*** Opening LISTED RECORDS ***

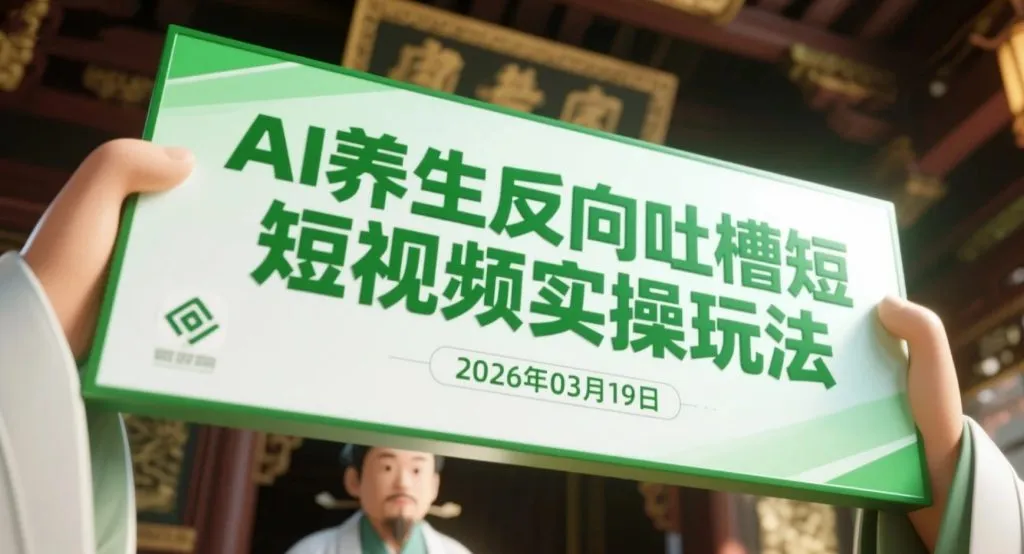 【2026.03.19】AI养生反向吐槽短视频实操玩法，古医切入的变现思路，适合矩阵放大-阿吉项目网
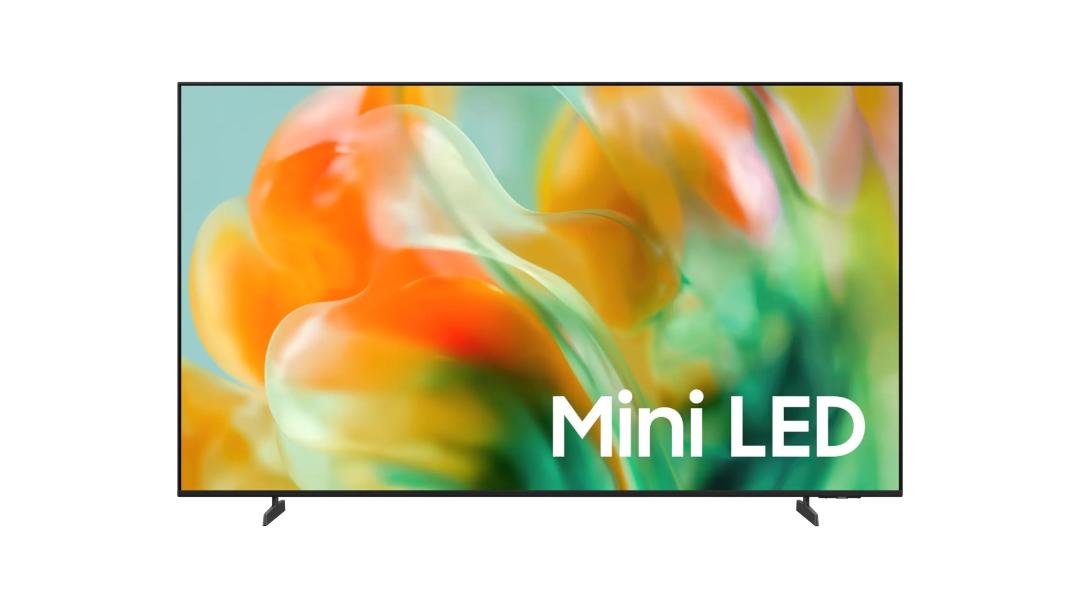 نمای جلو تلویزیون M80H سامسونگ در حال نمایش گل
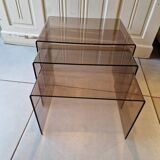 Vintage deco nesting table in smoke plexiglas 1970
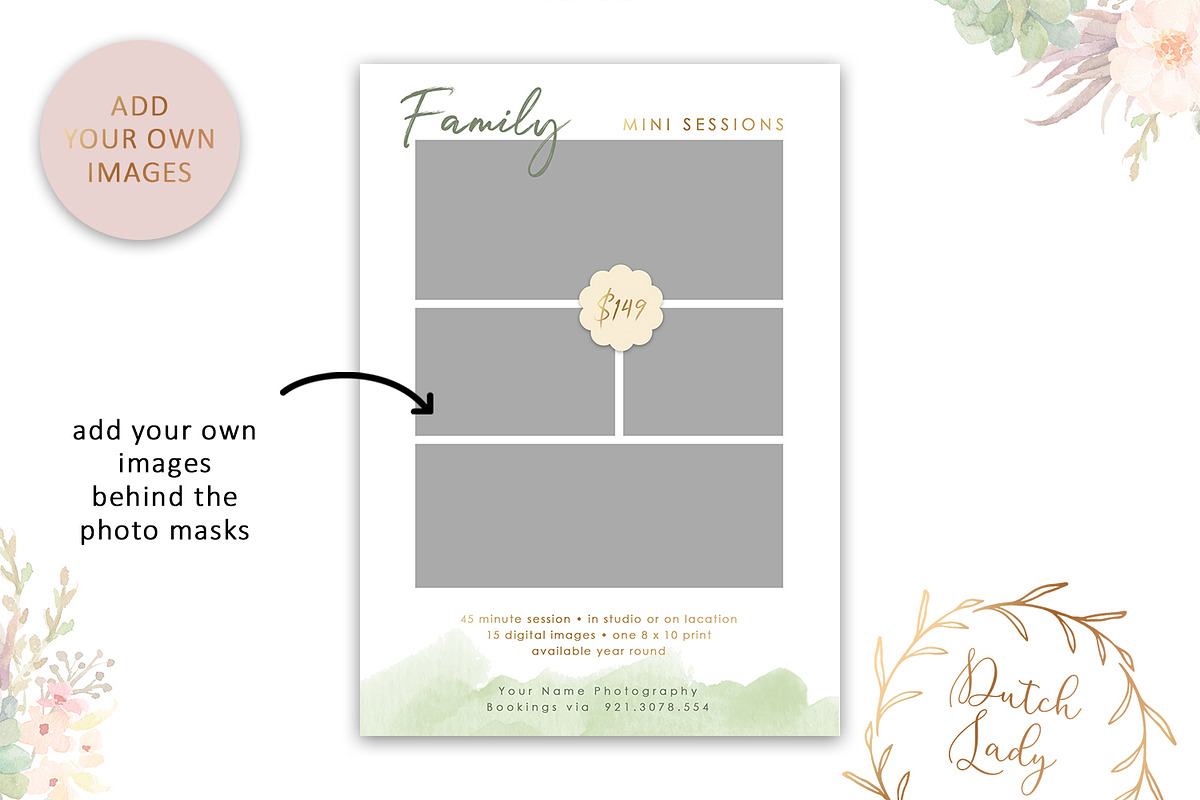 PSD Photo Session Card Template #45, a Card Template by The Dutch Lady ...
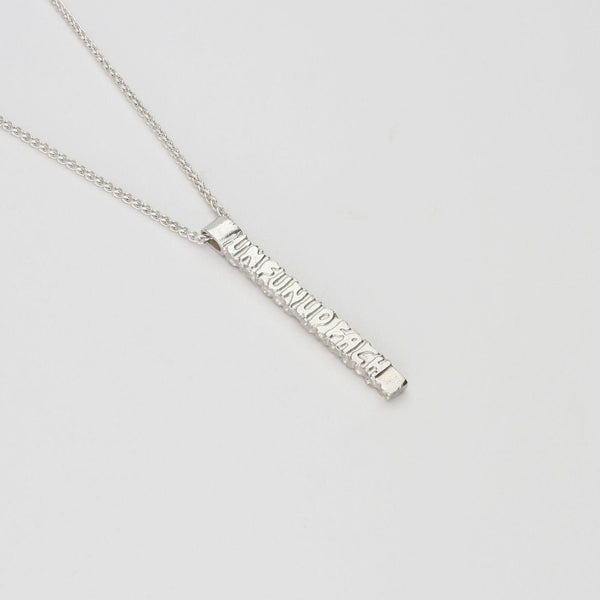 Cofio pendant, sterling silver — Waldo Williams's words cast in metal — Mwclis Arian
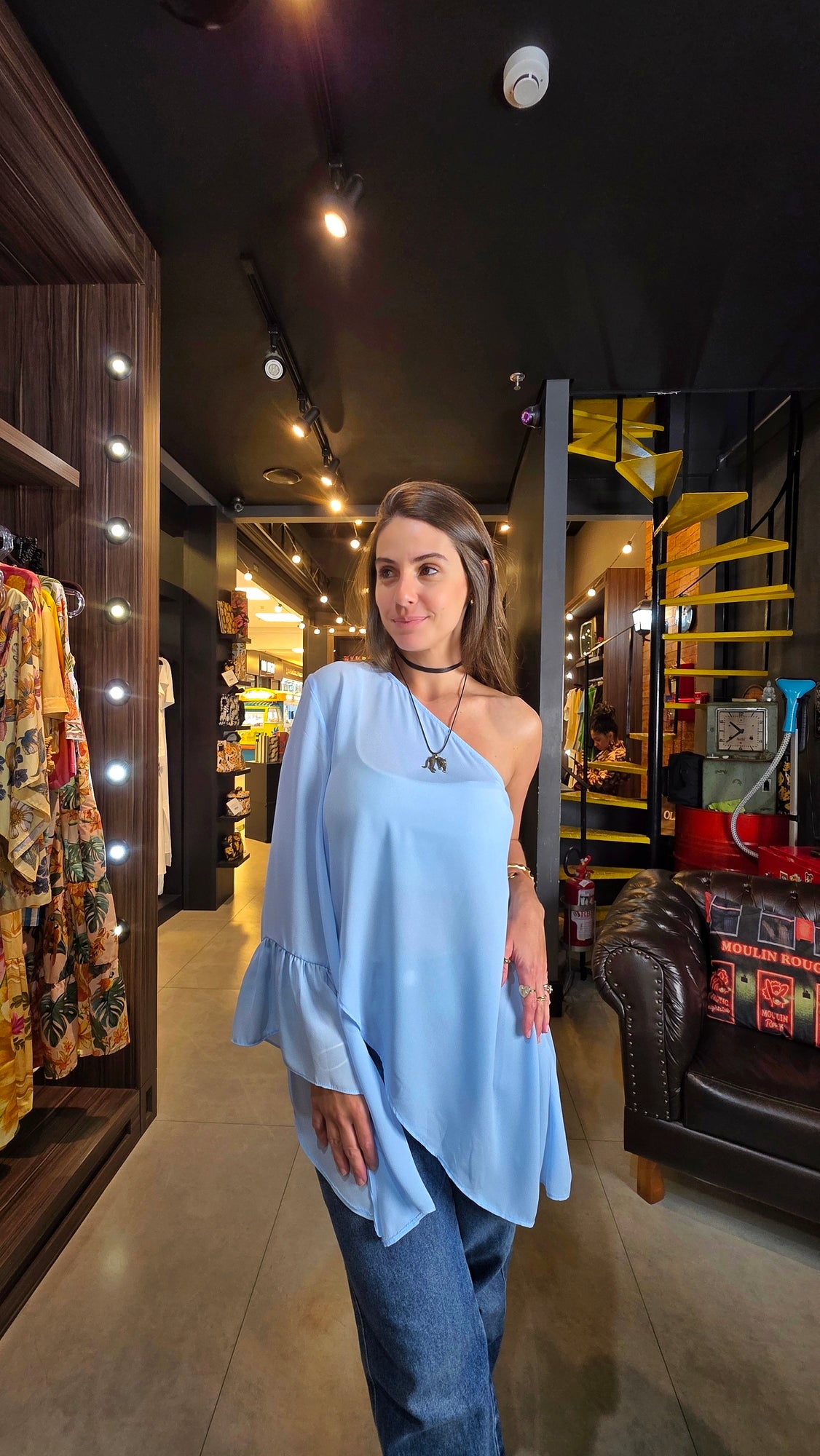 Blusa MYFT Ombro Único Assimétrica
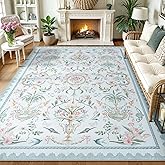 Collive 8x10 Area Rug for Living Room, Boho Blue Classical Floral Washable Rug Non Slip, Soft Ultra-Thin Indoor Decor Elegant Carpet for Girls Bedroom Kids Room Dining Room Playroom
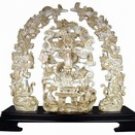  Large Antique Ivory Finish Engraved Dragon Sculpture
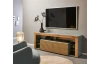 TV stolek Goal, šalvějově zelená/dub evoke, s osvětlením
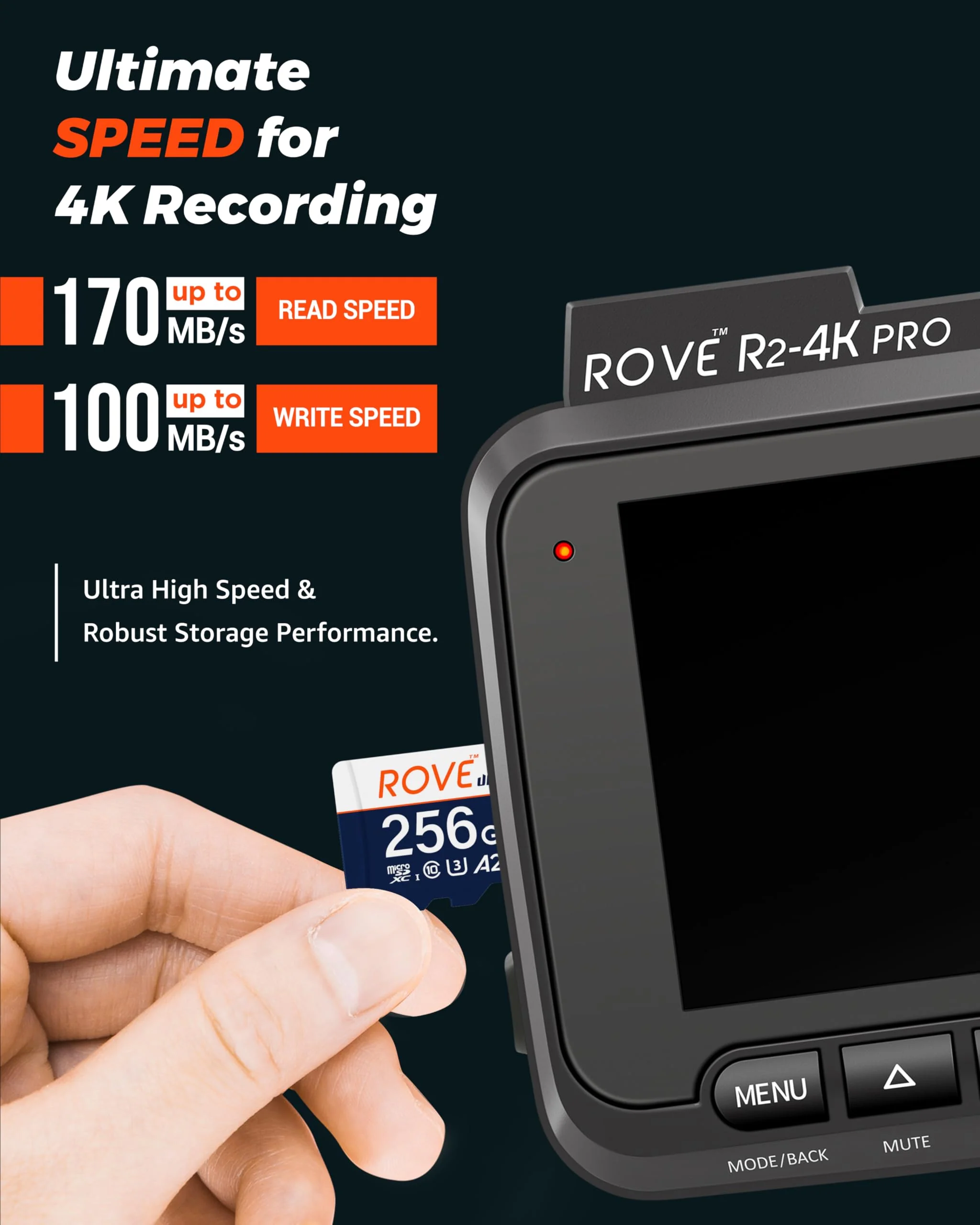 ROVE Ultimate Micro SD Card microSDXC 256GB Memory Card with USB 3.2 Type C Card Reader 170MB/s C10, U3, V30, 4K, A2 for Dash Cam, Android Smart Phones, Tablets, Games - Image 2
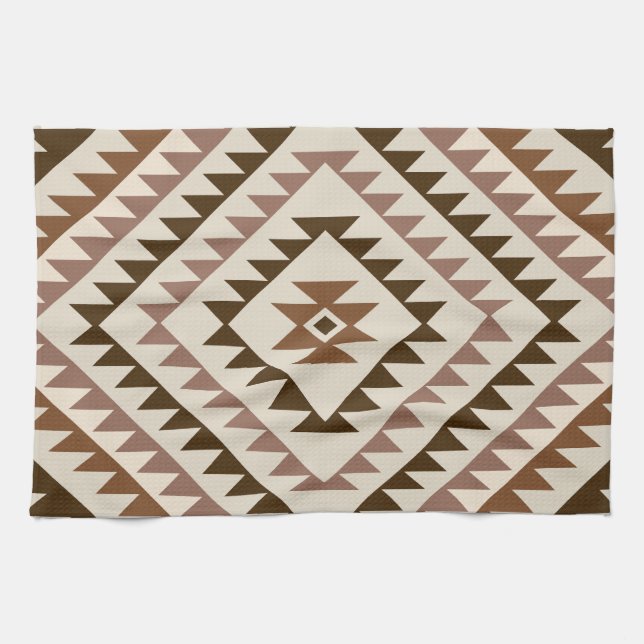 Aztec-Diamant-Muster-Design Braun+Creme Geschirrtuch (Horizontal)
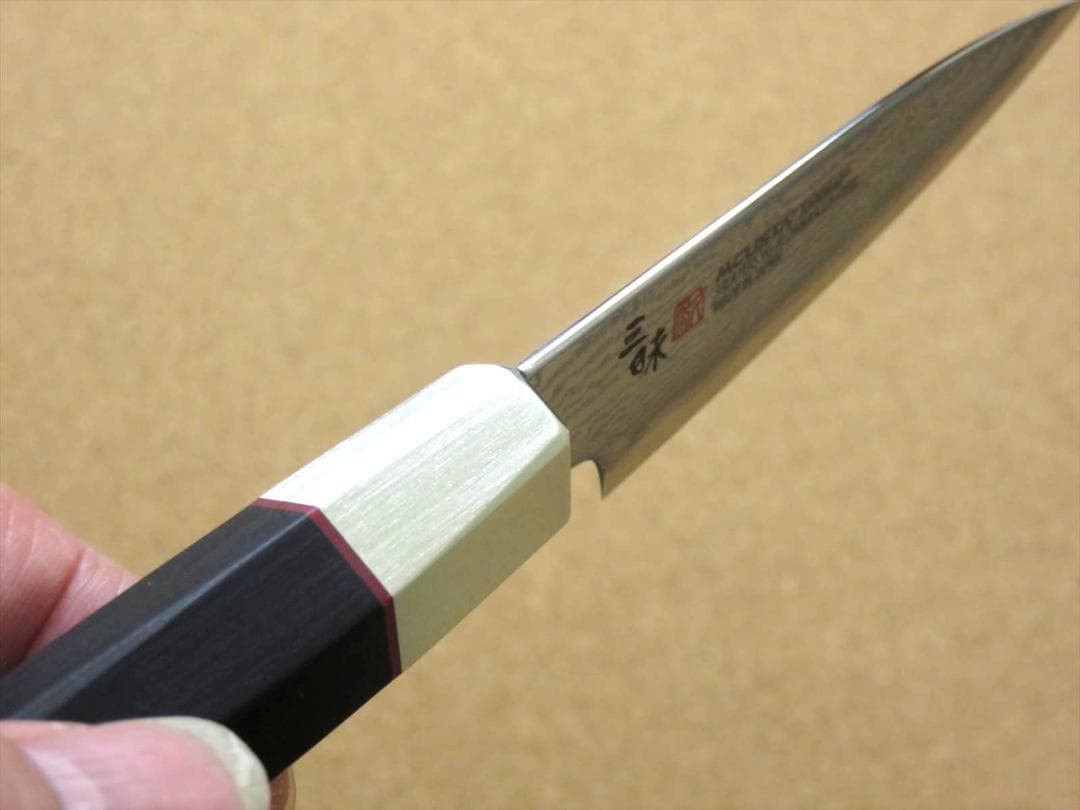 関の刃物 パーリングナイフ 90mm 三昧 ハイブリッドスプラッシュ ダマスカス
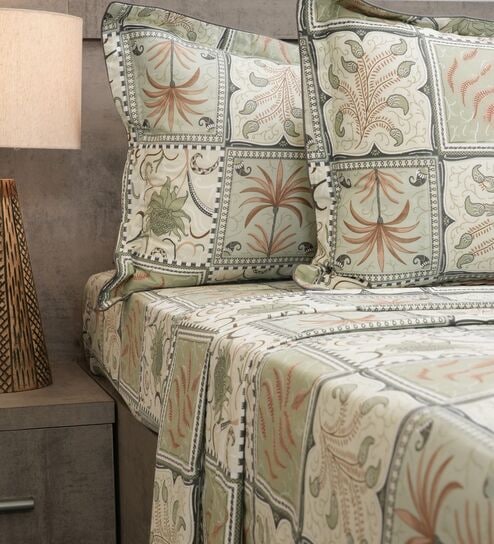 Green Stylized Floral Motifs 210 TC 100% Cotton Superking Bedsheet with 2 Pillow Covers-image-34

*** Closing LISTED RECORDS ***

(TASK):
Repeat exactly the line containing "TV stolek Goal, šalvějově" and every line after it through the end of the records, and nothing else. Leave the pictures out.

(EXERCISE ANSWER):
 TV stolek Goal, šalvějově zelená/dub evoke, s osvětlením
 ROVE Ultimate Micro SD Card microSDXC 256GB Memory Card with USB 3.2 Type C Card Reader 170MB/s C10, U3, V30, 4K, A2 for Dash Cam, Android Smart Phones, Tablets, Games - Image 2
 Aztec-Diamant-Muster-Design Braun+Creme Geschirrtuch (Horizontal)
 関の刃物 パーリングナイフ 90mm 三昧 ハイブリッドスプラッシュ ダマスカス
 Green Stylized Floral Motifs 210 TC 100% Cotton Superking Bedsheet with 2 Pillow Covers-image-34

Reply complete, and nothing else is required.